Yaşam akıp giderken neresindeyiz zamanın? Kötülük hızla yayılırken iyiliğe ne kadar sahip çıkabiliyoruz, insan kalabilmek için iyi kalabilmeyi başarabiliyor muyuz zaman hengâmesi içerisinde dönüp dururken?
Peki ya Kıbrıs’ın neresindeyiz? Kimiz, neyiz, neciyiz… Kıbrıs içerisinde yaşamaya çalışırken dünya ile bağ kurabiliyor muyuz yoksa biz de kişisel olarak kendimizi dışlıyor muyuz tıpkı toplumun çoğu zaman dışlandığı gibi -Kıbrıs’ın bir yarısında kalmış tanınmayan toplumun-
Aldığımız ve almakta olduğumuz çeşitli yaralarla devam etmeye çalışırken o yaralara dönüp bakıyor muyuz? Bakma fırsatımız oluyor mu ne haldeler diye? Özellikle savaşlarla birlikte alınan yaralar ve bu yaraların bir miras gibi kuşaktan kuşağa aktarılması yüzünden oluşan ruhani yaralar için ne yapıyoruz? Onları tedavi etme çabamız var mı, tedavi etmeye zamanımız var mı yoksa hayat kargaşası buna izin vermiyor mu? Sürekli bir yere yetişme gailesindeyiz; kendimiz dışında her yere ve herkese yetişmeye çabalarken hem kendimize hem de aldığımız yaralara, ne haldeler diye, dikkat etmiyoruz. Üzerine alelacele koyduğumuz yara bandını unutuyoruz, sardığımız bir bez ise o bezi unutuyoruz, kangren olmuşsa kangren olduğunu fark etmiyoruz, bilmeden kesip atıyoruz duygularımızı sırf bu yüzden. Robotlaşan bedenimizin de yaralarımızın da farkına varamıyoruz ta ki en sonuna gelelim çözümsüzlüğün. Çözümsüzlüğün çözüm olduğu söylenen bir adada, ruhumuza aldığımız türlü yaralarla meselelerimizle uğraşıp duruyoruz yaşam çizgisinin ortasında. Ne ileriye ne geriye adım atabiliyoruz. Adım atabilmek için desteğe ihtiyacımız var çünkü bizim bir sesimiz, bir rengimiz, bir duruşumuz mutlaka var. O desteği fark edebilmekte tüm mesele.

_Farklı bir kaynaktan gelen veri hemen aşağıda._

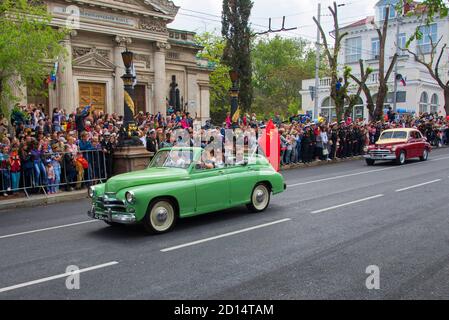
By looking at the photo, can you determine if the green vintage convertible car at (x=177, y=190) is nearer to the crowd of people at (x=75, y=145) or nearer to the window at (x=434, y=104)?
the crowd of people at (x=75, y=145)

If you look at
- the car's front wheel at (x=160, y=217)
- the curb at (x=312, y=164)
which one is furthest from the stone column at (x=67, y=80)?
the car's front wheel at (x=160, y=217)

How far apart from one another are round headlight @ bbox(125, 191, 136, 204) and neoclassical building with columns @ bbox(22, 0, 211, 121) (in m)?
16.5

Günün getirdiği sıkıntılarla mücadele etmeye çabalarken toplumu bazen göremiyor olmamız normal. Özellikle bu yıllarda adamızda hızla değişen toplum yapısı, yapılara fazla gelen insan sayısı, yetersiz kalan alanlara inat fazla fazla getirtilen araçlara bakınca hangi toplumu neresinden tutacağımızı, kimin hangi sorununa yoğunlaşacağımızı şaşırıyoruz. Kontrolü kaybettiğimiz bir sistemde kişisel olarak ayakta durmaya çalışmaktan toplum olarak hareket edemiyoruz. Çoğu zaman da buna sebep olan şey kişisel hırslarımız. Bunu aşmayı başarabildiğimiz zaman daha iyi şartlar yaratarak daha iyi yaşam alanları oluşturacağımıza inatla inanmak istiyoruz ve bunu umut ediyoruz. Aslında bu yüzden toplum adına bir şeyler yapma çabamız devam ediyor, umutlarımız devam ediyor. Bu yüzden bırakmıyoruz. Neyi neresinden tutup düzeltmeye çalışırsak kârdır diyoruz. Çünkü insan olmak bunu gerektirir.
Paylaşmak istediğimiz sıkıntıları korkmadan utanmadan paylaşmaya başlayacağımız zaman, paylaşacağımız sıkıntılar için çözümler üretileceği zaman, biz kendimiz dışındaki kişilerin sıkıntılarına çözümler bulduğumuz zaman iyileşme sürecine girmiş olacağız. İyileştikçe iyileştirecek, iyileştirdikçe de mutlu olacağız. İnsani duyguları kaybetmemek için iyiye iyiliğe insana sımsıkı sarılacağız. En dibe vurduğumuz zamanlarda bile pes etmek yerine devam etmeyi seçme nedenimiz budur. Tüm meselemiz insana dokunabilmek, topluma ulaşabilmektir. Bunu başardıkça insan kalmaya devam edeceğiz; el ele, kol kola, sımsıkı.